— start of Records for the task —

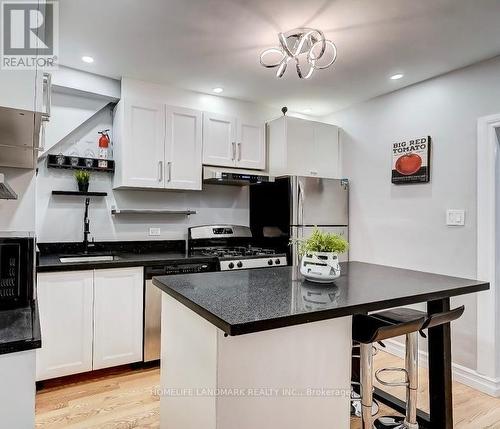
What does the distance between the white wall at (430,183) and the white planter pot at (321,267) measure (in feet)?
5.28

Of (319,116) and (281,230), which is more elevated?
(319,116)

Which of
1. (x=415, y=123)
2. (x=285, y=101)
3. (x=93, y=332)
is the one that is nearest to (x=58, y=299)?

— end of Records for the task —

*Problem*
Render the text lines of the entries above as a Markdown table with the columns "No." and "Text", one numbered row per line, omitting blank lines and the pictures.

*Exercise answer*
| No. | Text |
|---|---|
| 1 | What does the distance between the white wall at (430,183) and the white planter pot at (321,267) measure (in feet)? |
| 2 | 5.28 |
| 3 | Of (319,116) and (281,230), which is more elevated? |
| 4 | (319,116) |
| 5 | Which of |
| 6 | 1. (x=415, y=123) |
| 7 | 2. (x=285, y=101) |
| 8 | 3. (x=93, y=332) |
| 9 | is the one that is nearest to (x=58, y=299)? |